BEGIN Extracted information

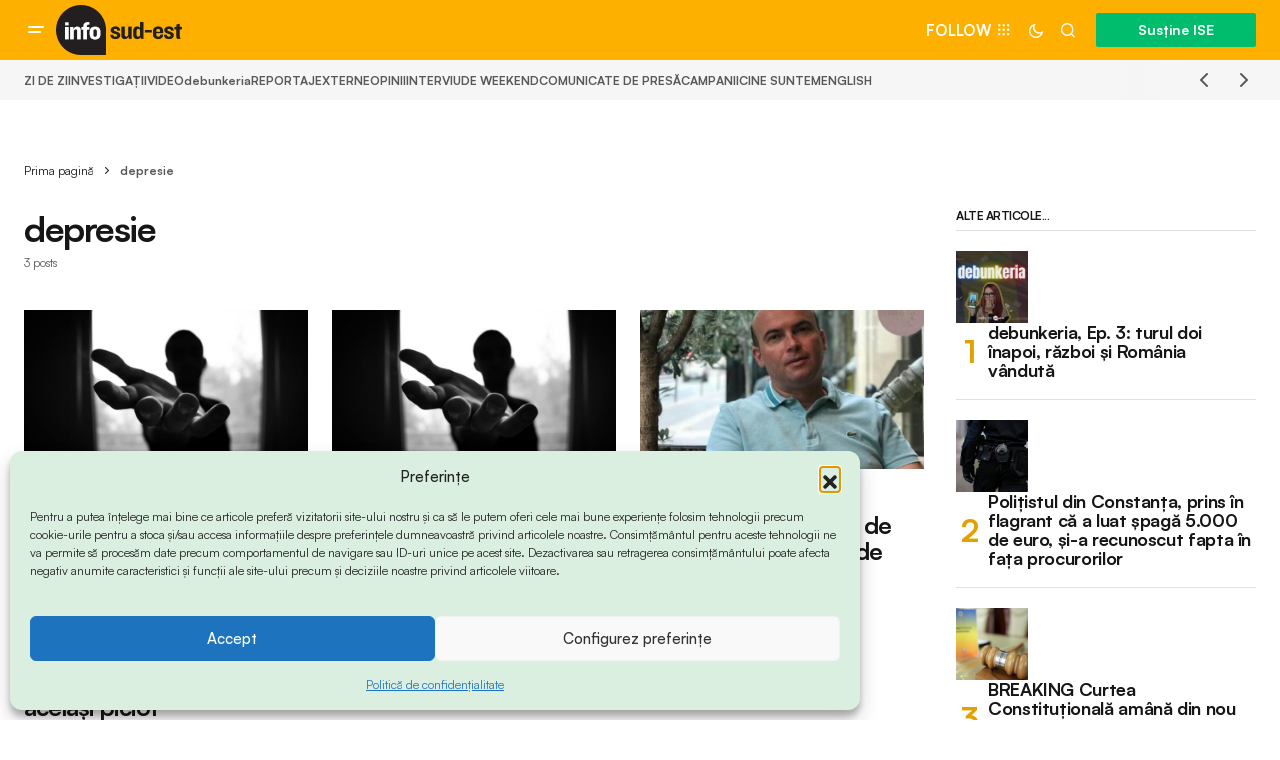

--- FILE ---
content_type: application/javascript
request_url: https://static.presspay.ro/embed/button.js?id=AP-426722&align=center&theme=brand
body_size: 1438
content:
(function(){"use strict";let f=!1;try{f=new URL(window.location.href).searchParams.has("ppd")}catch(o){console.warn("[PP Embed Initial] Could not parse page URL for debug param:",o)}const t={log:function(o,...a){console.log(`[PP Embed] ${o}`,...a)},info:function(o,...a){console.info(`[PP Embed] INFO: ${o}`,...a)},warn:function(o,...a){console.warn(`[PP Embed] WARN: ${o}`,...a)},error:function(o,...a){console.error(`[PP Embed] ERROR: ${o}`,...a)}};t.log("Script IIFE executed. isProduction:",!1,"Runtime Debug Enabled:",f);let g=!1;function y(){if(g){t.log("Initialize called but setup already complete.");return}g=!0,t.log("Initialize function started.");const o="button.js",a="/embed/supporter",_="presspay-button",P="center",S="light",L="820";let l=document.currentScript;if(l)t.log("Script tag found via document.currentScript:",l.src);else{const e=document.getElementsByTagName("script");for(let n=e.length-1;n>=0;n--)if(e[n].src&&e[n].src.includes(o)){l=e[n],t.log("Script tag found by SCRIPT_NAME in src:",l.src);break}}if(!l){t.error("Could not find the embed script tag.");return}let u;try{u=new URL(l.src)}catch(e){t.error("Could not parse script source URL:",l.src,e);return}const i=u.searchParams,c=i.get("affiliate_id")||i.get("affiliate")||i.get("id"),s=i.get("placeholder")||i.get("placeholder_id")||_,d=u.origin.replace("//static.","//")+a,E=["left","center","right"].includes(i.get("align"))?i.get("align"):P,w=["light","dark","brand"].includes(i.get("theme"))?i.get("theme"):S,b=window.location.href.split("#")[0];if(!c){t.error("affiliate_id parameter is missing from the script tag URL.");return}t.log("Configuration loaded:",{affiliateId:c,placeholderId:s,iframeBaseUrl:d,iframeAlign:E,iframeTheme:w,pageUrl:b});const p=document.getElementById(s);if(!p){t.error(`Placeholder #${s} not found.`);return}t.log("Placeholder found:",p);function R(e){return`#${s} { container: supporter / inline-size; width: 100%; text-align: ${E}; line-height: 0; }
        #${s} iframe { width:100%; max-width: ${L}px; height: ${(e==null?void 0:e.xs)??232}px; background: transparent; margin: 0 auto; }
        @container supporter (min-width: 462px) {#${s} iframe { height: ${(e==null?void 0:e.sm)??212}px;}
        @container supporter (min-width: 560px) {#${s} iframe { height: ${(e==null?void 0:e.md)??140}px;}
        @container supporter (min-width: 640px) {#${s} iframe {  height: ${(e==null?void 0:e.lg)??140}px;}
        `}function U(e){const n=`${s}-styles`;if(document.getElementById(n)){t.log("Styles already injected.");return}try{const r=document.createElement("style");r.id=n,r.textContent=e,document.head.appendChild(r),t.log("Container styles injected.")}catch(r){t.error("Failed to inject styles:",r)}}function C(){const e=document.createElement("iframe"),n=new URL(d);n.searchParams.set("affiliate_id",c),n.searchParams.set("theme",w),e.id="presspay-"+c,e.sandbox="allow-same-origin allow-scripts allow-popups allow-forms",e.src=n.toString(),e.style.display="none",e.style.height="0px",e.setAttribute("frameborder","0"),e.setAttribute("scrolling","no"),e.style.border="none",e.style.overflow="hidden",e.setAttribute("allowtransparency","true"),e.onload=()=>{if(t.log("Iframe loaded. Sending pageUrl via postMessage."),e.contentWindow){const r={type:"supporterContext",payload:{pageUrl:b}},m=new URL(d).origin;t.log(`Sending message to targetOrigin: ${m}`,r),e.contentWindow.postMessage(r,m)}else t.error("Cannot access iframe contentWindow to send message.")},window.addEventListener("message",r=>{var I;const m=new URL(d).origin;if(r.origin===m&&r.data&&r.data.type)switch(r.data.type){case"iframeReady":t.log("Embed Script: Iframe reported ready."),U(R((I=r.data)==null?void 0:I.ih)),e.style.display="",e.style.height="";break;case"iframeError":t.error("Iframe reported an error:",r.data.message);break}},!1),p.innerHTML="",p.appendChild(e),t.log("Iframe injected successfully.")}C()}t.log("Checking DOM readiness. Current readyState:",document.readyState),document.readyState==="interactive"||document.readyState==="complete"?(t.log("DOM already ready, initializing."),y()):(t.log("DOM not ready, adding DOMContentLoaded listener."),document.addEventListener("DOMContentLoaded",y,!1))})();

END Extracted information

**Exercise instructions:**
Down to the last line, print the material exactly, but not its pictures.

**Expected answer:**
--- FILE ---
content_type: application/javascript
request_url: https://static.presspay.ro/embed/button.js?id=AP-426722&align=center&theme=brand
body_size: 1438
content:
(function(){"use strict";let f=!1;try{f=new URL(window.location.href).searchParams.has("ppd")}catch(o){console.warn("[PP Embed Initial] Could not parse page URL for debug param:",o)}const t={log:function(o,...a){console.log(`[PP Embed] ${o}`,...a)},info:function(o,...a){console.info(`[PP Embed] INFO: ${o}`,...a)},warn:function(o,...a){console.warn(`[PP Embed] WARN: ${o}`,...a)},error:function(o,...a){console.error(`[PP Embed] ERROR: ${o}`,...a)}};t.log("Script IIFE executed. isProduction:",!1,"Runtime Debug Enabled:",f);let g=!1;function y(){if(g){t.log("Initialize called but setup already complete.");return}g=!0,t.log("Initialize function started.");const o="button.js",a="/embed/supporter",_="presspay-button",P="center",S="light",L="820";let l=document.currentScript;if(l)t.log("Script tag found via document.currentScript:",l.src);else{const e=document.getElementsByTagName("script");for(let n=e.length-1;n>=0;n--)if(e[n].src&&e[n].src.includes(o)){l=e[n],t.log("Script tag found by SCRIPT_NAME in src:",l.src);break}}if(!l){t.error("Could not find the embed script tag.");return}let u;try{u=new URL(l.src)}catch(e){t.error("Could not parse script source URL:",l.src,e);return}const i=u.searchParams,c=i.get("affiliate_id")||i.get("affiliate")||i.get("id"),s=i.get("placeholder")||i.get("placeholder_id")||_,d=u.origin.replace("//static.","//")+a,E=["left","center","right"].includes(i.get("align"))?i.get("align"):P,w=["light","dark","brand"].includes(i.get("theme"))?i.get("theme"):S,b=window.location.href.split("#")[0];if(!c){t.error("affiliate_id parameter is missing from the script tag URL.");return}t.log("Configuration loaded:",{affiliateId:c,placeholderId:s,iframeBaseUrl:d,iframeAlign:E,iframeTheme:w,pageUrl:b});const p=document.getElementById(s);if(!p){t.error(`Placeholder #${s} not found.`);return}t.log("Placeholder found:",p);function R(e){return`#${s} { container: supporter / inline-size; width: 100%; text-align: ${E}; line-height: 0; }
        #${s} iframe { width:100%; max-width: ${L}px; height: ${(e==null?void 0:e.xs)??232}px; background: transparent; margin: 0 auto; }
        @container supporter (min-width: 462px) {#${s} iframe { height: ${(e==null?void 0:e.sm)??212}px;}
        @container supporter (min-width: 560px) {#${s} iframe { height: ${(e==null?void 0:e.md)??140}px;}
        @container supporter (min-width: 640px) {#${s} iframe {  height: ${(e==null?void 0:e.lg)??140}px;}
        `}function U(e){const n=`${s}-styles`;if(document.getElementById(n)){t.log("Styles already injected.");return}try{const r=document.createElement("style");r.id=n,r.textContent=e,document.head.appendChild(r),t.log("Container styles injected.")}catch(r){t.error("Failed to inject styles:",r)}}function C(){const e=document.createElement("iframe"),n=new URL(d);n.searchParams.set("affiliate_id",c),n.searchParams.set("theme",w),e.id="presspay-"+c,e.sandbox="allow-same-origin allow-scripts allow-popups allow-forms",e.src=n.toString(),e.style.display="none",e.style.height="0px",e.setAttribute("frameborder","0"),e.setAttribute("scrolling","no"),e.style.border="none",e.style.overflow="hidden",e.setAttribute("allowtransparency","true"),e.onload=()=>{if(t.log("Iframe loaded. Sending pageUrl via postMessage."),e.contentWindow){const r={type:"supporterContext",payload:{pageUrl:b}},m=new URL(d).origin;t.log(`Sending message to targetOrigin: ${m}`,r),e.contentWindow.postMessage(r,m)}else t.error("Cannot access iframe contentWindow to send message.")},window.addEventListener("message",r=>{var I;const m=new URL(d).origin;if(r.origin===m&&r.data&&r.data.type)switch(r.data.type){case"iframeReady":t.log("Embed Script: Iframe reported ready."),U(R((I=r.data)==null?void 0:I.ih)),e.style.display="",e.style.height="";break;case"iframeError":t.error("Iframe reported an error:",r.data.message);break}},!1),p.innerHTML="",p.appendChild(e),t.log("Iframe injected successfully.")}C()}t.log("Checking DOM readiness. Current readyState:",document.readyState),document.readyState==="interactive"||document.readyState==="complete"?(t.log("DOM already ready, initializing."),y()):(t.log("DOM not ready, adding DOMContentLoaded listener."),document.addEventListener("DOMContentLoaded",y,!1))})();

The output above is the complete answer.